- _PROVIDED TEXT_

>>>

31 July, 2012

Review: Mug Cream Soda

Mug Root Beer is common around here, but until a recent trip to Maine, I had never seen Mug Cream Soda.  And after buying a couple of bottles to try out, I think I know why: It's not really that good.

There isn't much body to it, and little flavor other than a vaguely vanilla-like sugar sweetness with a light burnt-sugar finish. It's probably the blandest "cream soda" I've ever had. Totally not worth buying again.

30 July, 2012

Villa Milano Famous NY Pizza, East Hartford CT

Not too long ago, Maryanne read about a new pizzeria opening in East Hartford, called Villa Milano Famous NY Pizza. According to the article in the Hartford Courant, owners Eddie and John Kilenovic owned pizzerias in NYC and recently decided to move their businesses to Connecticut.  Over the past couple of days, we stopped in a few times to try out the various pizzas and other items.

Villa Milano is located at 456 Main Street in East Hartford. It's on the north-bound side of the street right across from the Coca-Cola Bottling Company's deco brick building.  Keep a sharp eye out as you approach, because the unassuming brick building can be kind of easy to miss.

<<<

- _MATERIAL PROVIDED_

>>>

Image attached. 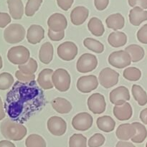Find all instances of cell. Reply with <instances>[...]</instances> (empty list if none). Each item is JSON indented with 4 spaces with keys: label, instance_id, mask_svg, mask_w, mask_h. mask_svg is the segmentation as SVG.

<<<

- _SET EXERCISE_
Please carry the food review post forward from its last sentence. These lines have no connection to the food review post.

- _EXPECTED ANSWER_
The pizzeria offers both take-out and dine-in service. As you walk in the front door, there are a series of booths on the right, and a glass display case and service counter in front of the kitchen on the left. The display case usually shows off several of the delicious foods on offer - there are garlic knots and pizzas ready to sell by the slice.

Lynnafred loves Sicilian pizza, so on our first visit there we ordered a Sicilian Grandpa pie: thick, square crust topped with sauce, fresh mozzarella, and fresh basil. It took about 20 minutes to come out of the kitchen (not a bad wait - pretty typical for a place that makes their pies fresh, actually.) We had ordered it to go, but the owner insisted on calling us over and presenting to us before boxing it up.  One look at it, and I could see why:

Look at that. That's not just a pizza, it's a work of art.  And it was also one of the best Sicilian pies we have ever had. The dough was just slightly crispy at the edges and on the bottom, but light and pillowy beneath the excellent sauce. Shredded mozzarella was sprinkled atop the sauce, and then the pieces of fresh mozzarella were added in decorative designs of stars, flowers, and stripes. Fresh basil leaves were sprinkled over the pie after it came from the oven, allowing the residual heat to wilt them into sauce and cheese. It was an awesome Sicilian pie, one like I haven't had in over twenty years, and this pizza resolved us to return to try out some of the other offerings.

On a later visit, Maryanne and I decided to sample slices of their standard thin-crust New York-style pizza, and the Roman Pie.

The Roman Pie, top right in the picture here, is a stuffed-crust pizza filled with potatoes, sausage, pepperoni, and cheese. I'd never had anything like it - it was very good, and quickly became one of Lynnafred's favorites.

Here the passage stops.